Bridging Cultural Divides in Advanced Illness
Palliative care, my area of expertise, is care for those with serious illness working to improve their quality of life by addressing the physical, emotional, social, and spiritual issues related to their illness. This is usually accomplished with an interdisciplinary team and with a holistic, patient-family centric approach, provided irrespective of stage of disease. Patients experience improved quality of life, with reduced anxiety and depression (Goldstein, 2019). The multidisciplinary approach to care to improve quality has been shown to be beneficial to improve patient and family satisfaction, reduce unnecessary hospitalizations, and improve appropriate transitions to hospice (Meier, 2011). While palliative care has become commonplace in hospital programs, community based palliative care programs are still scarcely available and home-based palliative programs are even more difficult to find, especially in rural geographies. Many communities are lacking palliative care resources for patients. 
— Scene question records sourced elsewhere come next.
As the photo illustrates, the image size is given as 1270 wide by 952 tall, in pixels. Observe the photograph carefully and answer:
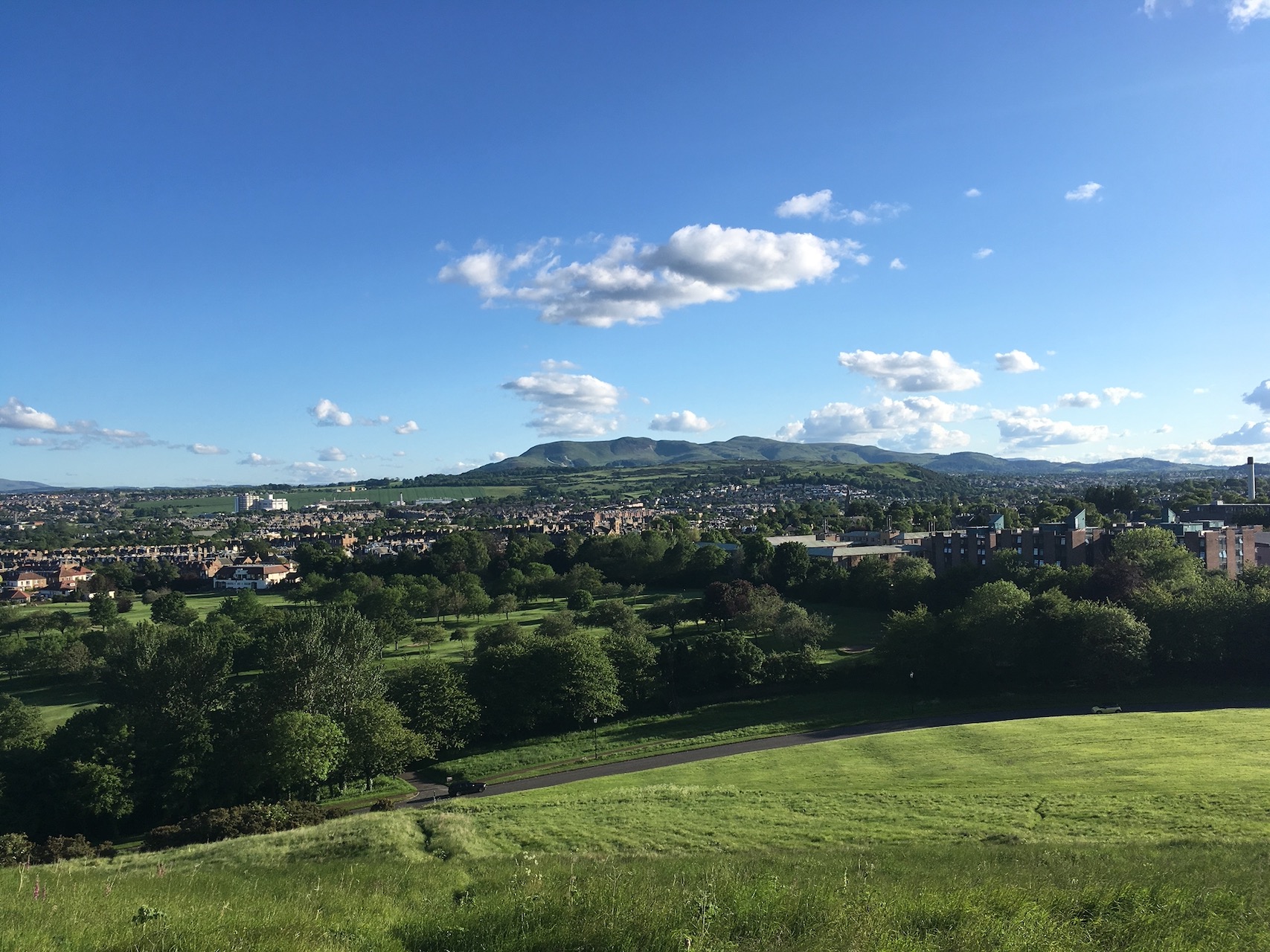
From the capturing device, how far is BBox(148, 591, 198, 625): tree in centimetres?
8138

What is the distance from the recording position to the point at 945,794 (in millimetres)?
26312

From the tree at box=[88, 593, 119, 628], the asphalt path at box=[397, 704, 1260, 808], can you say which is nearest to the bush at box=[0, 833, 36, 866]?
the asphalt path at box=[397, 704, 1260, 808]

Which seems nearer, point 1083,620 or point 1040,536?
point 1083,620

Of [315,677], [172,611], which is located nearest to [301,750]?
[315,677]

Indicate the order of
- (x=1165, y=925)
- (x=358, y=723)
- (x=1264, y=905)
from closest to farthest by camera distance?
1. (x=1165, y=925)
2. (x=1264, y=905)
3. (x=358, y=723)

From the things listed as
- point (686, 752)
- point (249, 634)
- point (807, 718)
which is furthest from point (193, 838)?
point (249, 634)

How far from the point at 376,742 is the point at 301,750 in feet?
12.1

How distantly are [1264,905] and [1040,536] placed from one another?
257ft

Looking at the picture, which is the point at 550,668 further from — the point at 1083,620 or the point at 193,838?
the point at 1083,620

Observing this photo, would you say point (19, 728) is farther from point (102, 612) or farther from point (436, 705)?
point (102, 612)

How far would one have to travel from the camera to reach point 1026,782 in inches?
1085

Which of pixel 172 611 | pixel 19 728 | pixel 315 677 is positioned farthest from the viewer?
pixel 172 611

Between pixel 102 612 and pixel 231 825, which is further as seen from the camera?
pixel 102 612

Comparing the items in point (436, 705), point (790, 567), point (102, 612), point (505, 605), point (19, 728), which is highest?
point (790, 567)
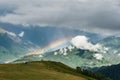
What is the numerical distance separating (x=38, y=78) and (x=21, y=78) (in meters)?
13.3

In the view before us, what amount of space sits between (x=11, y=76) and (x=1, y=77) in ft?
30.0

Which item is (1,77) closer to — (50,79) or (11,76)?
(11,76)

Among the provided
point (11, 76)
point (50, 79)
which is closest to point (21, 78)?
point (11, 76)

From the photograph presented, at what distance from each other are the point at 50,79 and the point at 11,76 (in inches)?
977

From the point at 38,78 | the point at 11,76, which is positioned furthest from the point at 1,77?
the point at 38,78

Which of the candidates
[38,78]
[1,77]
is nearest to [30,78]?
[38,78]

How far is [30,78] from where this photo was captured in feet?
631

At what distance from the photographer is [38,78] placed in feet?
645

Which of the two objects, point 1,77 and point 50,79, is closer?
point 1,77

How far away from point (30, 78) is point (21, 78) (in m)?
7.05

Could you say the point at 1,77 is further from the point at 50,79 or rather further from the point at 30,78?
the point at 50,79

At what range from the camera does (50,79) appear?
19762 cm

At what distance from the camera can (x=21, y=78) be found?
187 meters

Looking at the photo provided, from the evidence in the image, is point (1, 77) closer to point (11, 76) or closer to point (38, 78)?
point (11, 76)
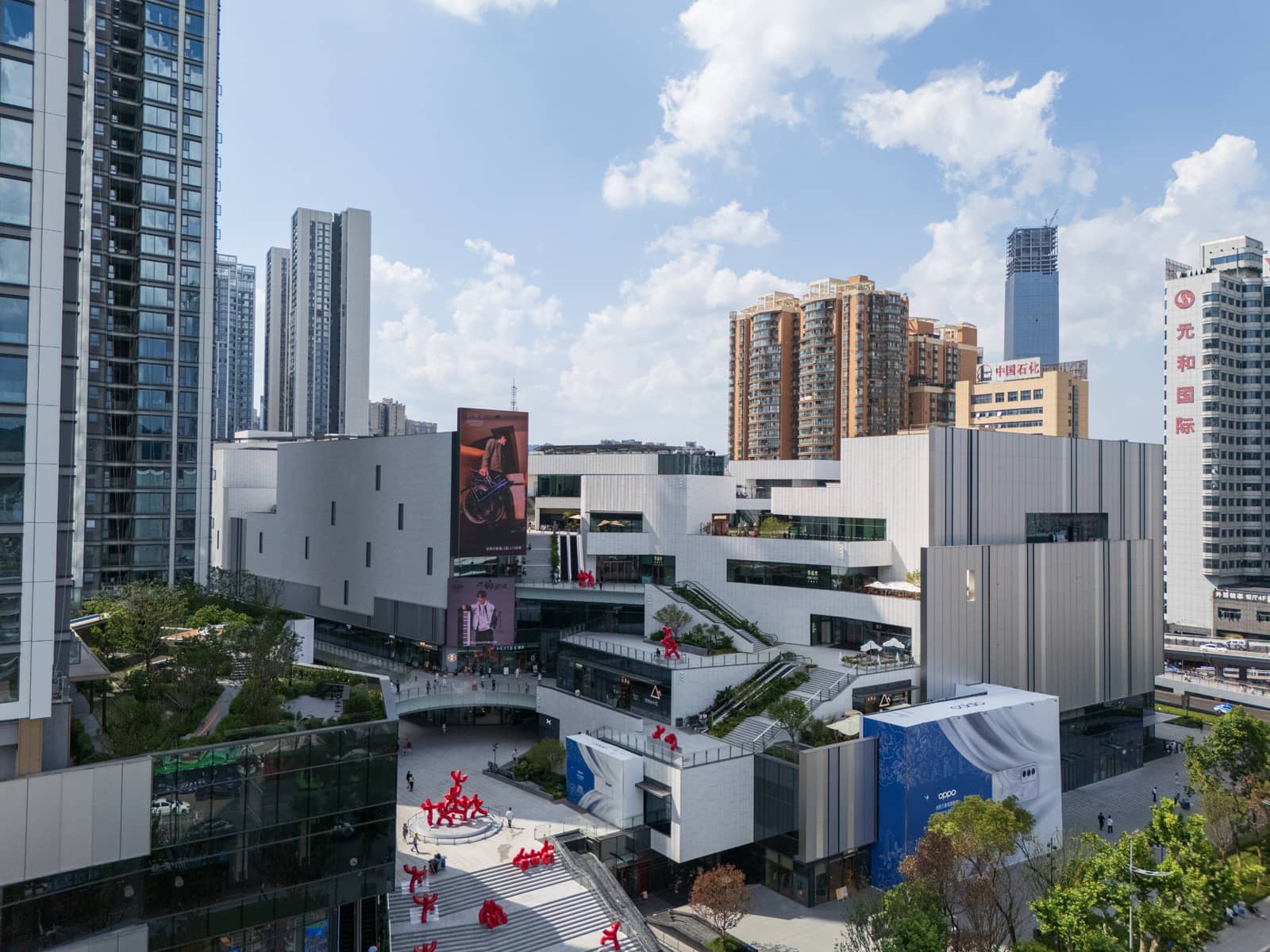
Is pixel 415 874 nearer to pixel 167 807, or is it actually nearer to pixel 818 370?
pixel 167 807

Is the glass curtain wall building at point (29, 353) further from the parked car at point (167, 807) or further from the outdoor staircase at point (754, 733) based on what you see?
the outdoor staircase at point (754, 733)

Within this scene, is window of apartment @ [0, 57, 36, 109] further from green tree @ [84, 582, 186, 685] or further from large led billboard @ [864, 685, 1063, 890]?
large led billboard @ [864, 685, 1063, 890]

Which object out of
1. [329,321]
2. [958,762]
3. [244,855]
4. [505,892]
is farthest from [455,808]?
[329,321]

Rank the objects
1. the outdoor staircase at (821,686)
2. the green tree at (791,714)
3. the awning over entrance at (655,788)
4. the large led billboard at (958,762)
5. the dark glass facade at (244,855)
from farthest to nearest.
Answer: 1. the outdoor staircase at (821,686)
2. the green tree at (791,714)
3. the large led billboard at (958,762)
4. the awning over entrance at (655,788)
5. the dark glass facade at (244,855)

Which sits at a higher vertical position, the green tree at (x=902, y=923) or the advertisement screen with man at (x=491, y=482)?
the advertisement screen with man at (x=491, y=482)

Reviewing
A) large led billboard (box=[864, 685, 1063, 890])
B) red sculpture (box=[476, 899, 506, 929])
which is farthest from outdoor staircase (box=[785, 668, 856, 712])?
red sculpture (box=[476, 899, 506, 929])

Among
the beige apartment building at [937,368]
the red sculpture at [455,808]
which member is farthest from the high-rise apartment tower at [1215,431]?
the red sculpture at [455,808]

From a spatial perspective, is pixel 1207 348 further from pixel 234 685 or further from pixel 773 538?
pixel 234 685

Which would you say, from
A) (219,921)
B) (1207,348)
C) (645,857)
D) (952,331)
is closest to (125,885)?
(219,921)
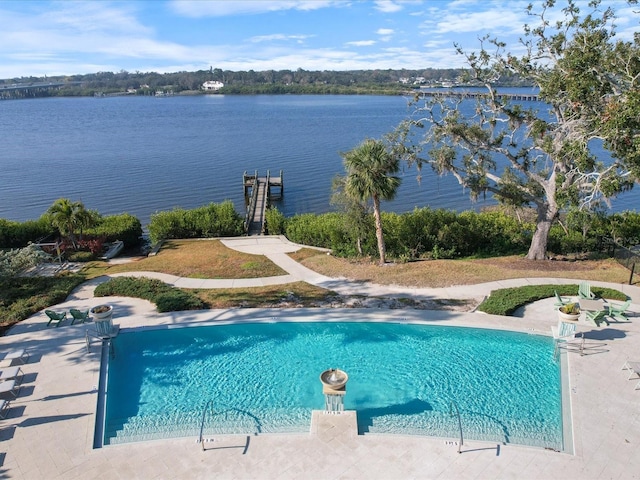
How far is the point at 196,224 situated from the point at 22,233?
10095 mm

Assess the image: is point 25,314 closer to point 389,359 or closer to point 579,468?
point 389,359

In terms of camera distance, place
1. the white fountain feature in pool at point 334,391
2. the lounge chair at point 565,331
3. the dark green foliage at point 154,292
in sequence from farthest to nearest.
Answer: the dark green foliage at point 154,292, the lounge chair at point 565,331, the white fountain feature in pool at point 334,391

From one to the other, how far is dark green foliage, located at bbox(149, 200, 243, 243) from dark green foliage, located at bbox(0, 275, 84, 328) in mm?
9014

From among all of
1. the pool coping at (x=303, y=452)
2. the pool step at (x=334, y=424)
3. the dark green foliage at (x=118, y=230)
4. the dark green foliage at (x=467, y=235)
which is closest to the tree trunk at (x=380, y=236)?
the dark green foliage at (x=467, y=235)

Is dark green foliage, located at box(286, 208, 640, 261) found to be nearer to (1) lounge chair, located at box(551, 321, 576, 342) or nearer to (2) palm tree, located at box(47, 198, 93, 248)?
(1) lounge chair, located at box(551, 321, 576, 342)

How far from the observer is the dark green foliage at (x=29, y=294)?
59.8 feet

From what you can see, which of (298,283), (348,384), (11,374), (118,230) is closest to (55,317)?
(11,374)

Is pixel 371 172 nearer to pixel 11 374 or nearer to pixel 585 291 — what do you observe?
pixel 585 291

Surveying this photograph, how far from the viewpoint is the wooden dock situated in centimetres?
3631

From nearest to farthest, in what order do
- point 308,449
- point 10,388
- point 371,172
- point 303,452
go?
point 303,452 → point 308,449 → point 10,388 → point 371,172

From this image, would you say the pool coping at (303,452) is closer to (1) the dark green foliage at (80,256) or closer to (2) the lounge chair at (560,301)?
(2) the lounge chair at (560,301)

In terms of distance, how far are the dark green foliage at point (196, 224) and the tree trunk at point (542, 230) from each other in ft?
59.0

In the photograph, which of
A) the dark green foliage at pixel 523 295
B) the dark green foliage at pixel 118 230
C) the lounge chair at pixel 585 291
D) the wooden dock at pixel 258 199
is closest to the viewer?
the dark green foliage at pixel 523 295

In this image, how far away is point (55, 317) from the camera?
17.0 metres
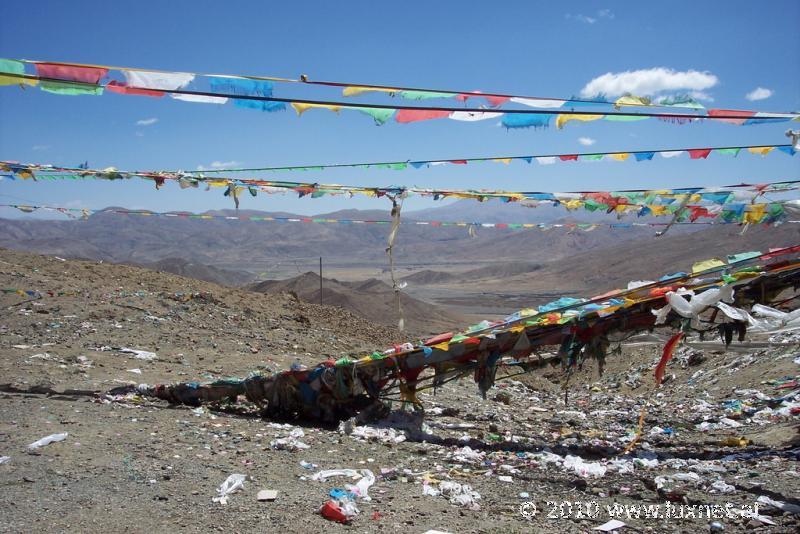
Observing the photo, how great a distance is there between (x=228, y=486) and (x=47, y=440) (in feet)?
5.17

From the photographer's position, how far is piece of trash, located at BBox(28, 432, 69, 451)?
4.36 metres

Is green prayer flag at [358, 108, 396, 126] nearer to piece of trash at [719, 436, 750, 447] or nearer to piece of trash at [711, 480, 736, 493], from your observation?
piece of trash at [711, 480, 736, 493]

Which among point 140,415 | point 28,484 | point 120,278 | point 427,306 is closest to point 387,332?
point 120,278

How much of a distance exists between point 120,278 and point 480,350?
1060 centimetres

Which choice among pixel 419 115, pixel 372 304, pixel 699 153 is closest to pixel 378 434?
pixel 419 115

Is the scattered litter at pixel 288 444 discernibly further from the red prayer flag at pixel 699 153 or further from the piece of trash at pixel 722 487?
the red prayer flag at pixel 699 153

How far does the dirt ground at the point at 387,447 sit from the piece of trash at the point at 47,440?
70mm

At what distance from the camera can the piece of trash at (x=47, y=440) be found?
4364 millimetres

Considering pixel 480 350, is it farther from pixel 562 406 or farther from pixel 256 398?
pixel 562 406

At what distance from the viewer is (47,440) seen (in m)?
4.46

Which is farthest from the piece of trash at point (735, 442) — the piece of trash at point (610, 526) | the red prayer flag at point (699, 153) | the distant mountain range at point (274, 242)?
the distant mountain range at point (274, 242)

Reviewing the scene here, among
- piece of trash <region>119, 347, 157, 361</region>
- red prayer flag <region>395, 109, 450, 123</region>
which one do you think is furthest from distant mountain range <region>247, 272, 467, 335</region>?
red prayer flag <region>395, 109, 450, 123</region>

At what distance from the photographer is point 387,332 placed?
15.1 m

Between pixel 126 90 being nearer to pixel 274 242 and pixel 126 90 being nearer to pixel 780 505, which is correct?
pixel 780 505
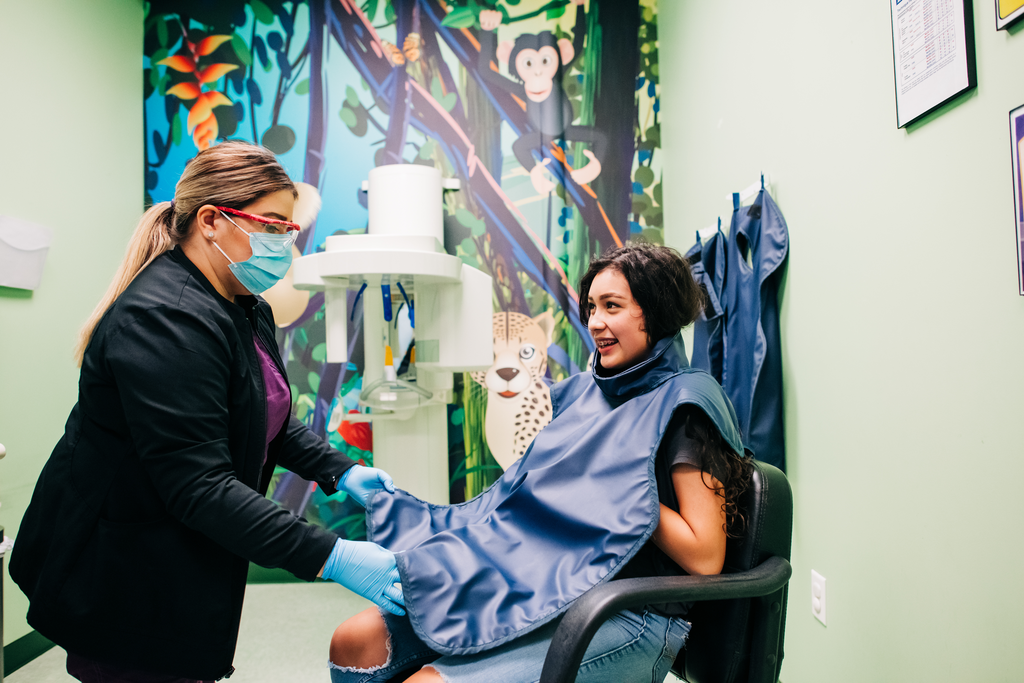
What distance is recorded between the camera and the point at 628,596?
2.82ft

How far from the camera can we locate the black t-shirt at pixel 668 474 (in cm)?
103

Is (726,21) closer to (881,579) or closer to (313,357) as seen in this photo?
(881,579)

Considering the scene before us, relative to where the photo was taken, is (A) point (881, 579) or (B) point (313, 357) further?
Answer: (B) point (313, 357)

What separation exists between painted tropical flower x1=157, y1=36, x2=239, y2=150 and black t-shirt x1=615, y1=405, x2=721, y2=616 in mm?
2447

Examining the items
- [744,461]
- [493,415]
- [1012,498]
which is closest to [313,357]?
[493,415]

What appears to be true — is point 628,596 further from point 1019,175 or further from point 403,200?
point 403,200

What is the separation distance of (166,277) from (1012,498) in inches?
56.2

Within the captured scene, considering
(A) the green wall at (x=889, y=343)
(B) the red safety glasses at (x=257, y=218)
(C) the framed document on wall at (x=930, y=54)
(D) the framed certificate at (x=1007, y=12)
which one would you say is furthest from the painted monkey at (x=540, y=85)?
(D) the framed certificate at (x=1007, y=12)

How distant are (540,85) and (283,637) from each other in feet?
8.03

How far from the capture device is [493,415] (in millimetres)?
2586

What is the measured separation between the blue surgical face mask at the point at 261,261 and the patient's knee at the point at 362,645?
66 cm

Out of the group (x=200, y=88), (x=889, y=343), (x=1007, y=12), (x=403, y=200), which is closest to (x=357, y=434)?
(x=403, y=200)

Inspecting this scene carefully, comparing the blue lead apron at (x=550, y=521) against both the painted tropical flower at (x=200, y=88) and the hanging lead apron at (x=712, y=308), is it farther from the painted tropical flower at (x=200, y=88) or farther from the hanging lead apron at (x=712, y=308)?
the painted tropical flower at (x=200, y=88)

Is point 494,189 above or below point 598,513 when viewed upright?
above
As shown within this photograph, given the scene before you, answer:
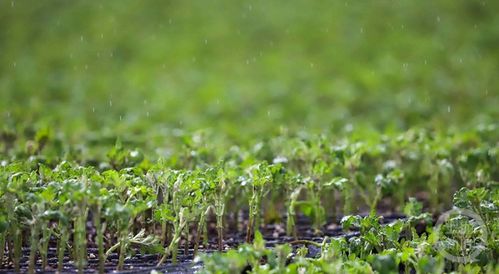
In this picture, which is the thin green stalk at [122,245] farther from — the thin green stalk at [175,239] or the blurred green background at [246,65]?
the blurred green background at [246,65]

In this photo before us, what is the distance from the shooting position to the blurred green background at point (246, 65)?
6.88 metres

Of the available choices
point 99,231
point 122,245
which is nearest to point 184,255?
point 122,245

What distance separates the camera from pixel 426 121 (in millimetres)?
6207

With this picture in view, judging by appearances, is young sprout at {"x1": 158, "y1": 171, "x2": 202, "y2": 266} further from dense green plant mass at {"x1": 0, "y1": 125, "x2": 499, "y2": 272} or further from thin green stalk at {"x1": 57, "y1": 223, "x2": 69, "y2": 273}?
thin green stalk at {"x1": 57, "y1": 223, "x2": 69, "y2": 273}

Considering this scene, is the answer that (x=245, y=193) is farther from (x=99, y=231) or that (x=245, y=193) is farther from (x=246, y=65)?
(x=246, y=65)

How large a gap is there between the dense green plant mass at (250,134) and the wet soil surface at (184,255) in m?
0.02

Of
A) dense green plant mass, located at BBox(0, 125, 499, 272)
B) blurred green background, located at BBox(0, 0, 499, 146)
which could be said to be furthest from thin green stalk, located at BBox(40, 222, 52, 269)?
blurred green background, located at BBox(0, 0, 499, 146)

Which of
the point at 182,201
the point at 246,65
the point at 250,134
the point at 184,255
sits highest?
the point at 246,65

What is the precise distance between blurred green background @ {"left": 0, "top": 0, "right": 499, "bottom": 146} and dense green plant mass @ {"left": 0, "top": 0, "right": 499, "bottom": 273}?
35 mm

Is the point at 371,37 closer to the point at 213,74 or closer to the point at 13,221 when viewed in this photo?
the point at 213,74

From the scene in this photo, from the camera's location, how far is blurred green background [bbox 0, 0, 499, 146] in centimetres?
688

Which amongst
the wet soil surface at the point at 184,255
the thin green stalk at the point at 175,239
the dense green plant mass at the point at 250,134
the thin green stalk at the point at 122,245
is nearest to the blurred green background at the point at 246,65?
the dense green plant mass at the point at 250,134

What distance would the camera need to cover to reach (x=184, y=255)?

In addition, even when resources are available, we see a racial divide in the use of palliative resources. A disproportionate use of palliative and hospice services are from white versus black and other minority patients (Ornstein, et al, 2020). Understanding that there are cultural differences in acceptance of palliative and hospice services — and that these differences contribute to health outcomes — takes us back to the issue of SDOH (Gardner et al, 2018). While we think of social determinants as food, housing, education, income, job, and literacy, other social determinants like culture are also strong contributors to disparities in health outcomes (Knibb-Lamouche, 2012). Cultural differences in approach to serious illness and advanced stage disease need to be considered in patient-centered care plans. There has not been enough training and education of medical professionals in this space, including in the palliative care realm — even with access to patients in their homes, experienced clinicians can still face cultural barriers. Through increased cultural sensitivity and competency training, as well as increased ethnic diversity of healthcare workers, healthcare disparities will improve. (Nair and Adetayo, 2019)

Bringing it Home
In my experience providing home-based medical care for those with serious illness with Landmark Health, the clinical team is uniquely positioned to develop meaningful relationships with patients and families given the holistic, patient-centric approach to care. Patient and family issues are explored through health assessments inquiring about education, housing, food insecurity, health literacy, social supports, to name a few. These assessments are performed on initial evaluation and repeated annually and with significant changes in clinical condition. In addition, patients and families are given the opportunity to have meaningful goals-of-care conversations centered on what matters most to them, discussing their wishes, hopes, and fears. Through this process, patient and family cultural norms are often exposed, which helps the clinician understand the patient needs from a different perspective, permitting the clinician to invite members of the interdisciplinary care team to assist in addressing patient concerns. In addition, fragmentation is reduced through regular collaboration with primary care physicians and specialists, and through seamless transitions to community hospice agencies, when appropriate.

There’s Still Work to Do
Perhaps keys to reducing health care disparities among black and minority patients involves upstream thinking, addressing the social environment in which people live, work and play, through a multidimensional approach — through policymakers, employer efforts, community organizations, and healthcare organizations. This approach may include developing relationships with patients and families that can be instrumental in helping to understand social stressors and cultural dynamics, meaningfully addressing needs and concerns from a patient-centric perspective. Additional efforts will need to be focused on increasing cultural competency in healthcare to help improve quality care. Most would agree, more research in this area is welcomed to help reduce these gaps in care.